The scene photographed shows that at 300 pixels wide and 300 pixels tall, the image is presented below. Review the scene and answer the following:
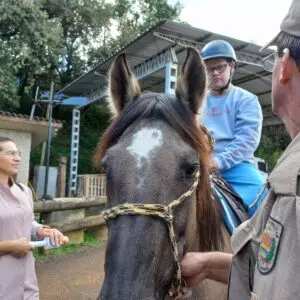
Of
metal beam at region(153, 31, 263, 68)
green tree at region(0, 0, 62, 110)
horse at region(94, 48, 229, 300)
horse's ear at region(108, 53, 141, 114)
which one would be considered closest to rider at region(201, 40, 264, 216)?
horse at region(94, 48, 229, 300)

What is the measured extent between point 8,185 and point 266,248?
3.33 meters

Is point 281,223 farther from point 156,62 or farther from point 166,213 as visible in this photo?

*Brief*:
Write out every line of the records above as a JSON list of strings, one string per line, skipping blank lines and leaving out the pictures.

*Complete response*:
[
  "The scene photographed shows that at 300 pixels wide and 300 pixels tall, the image is presented below. Review the scene and answer the following:",
  "Of",
  "metal beam at region(153, 31, 263, 68)",
  "green tree at region(0, 0, 62, 110)",
  "horse at region(94, 48, 229, 300)",
  "horse's ear at region(108, 53, 141, 114)",
  "which one would be considered closest to rider at region(201, 40, 264, 216)?",
  "horse at region(94, 48, 229, 300)",
  "What is the measured extent between point 8,185 and point 266,248?",
  "3.33 meters",
  "Is point 281,223 farther from point 156,62 or farther from point 166,213 as visible in this photo?"
]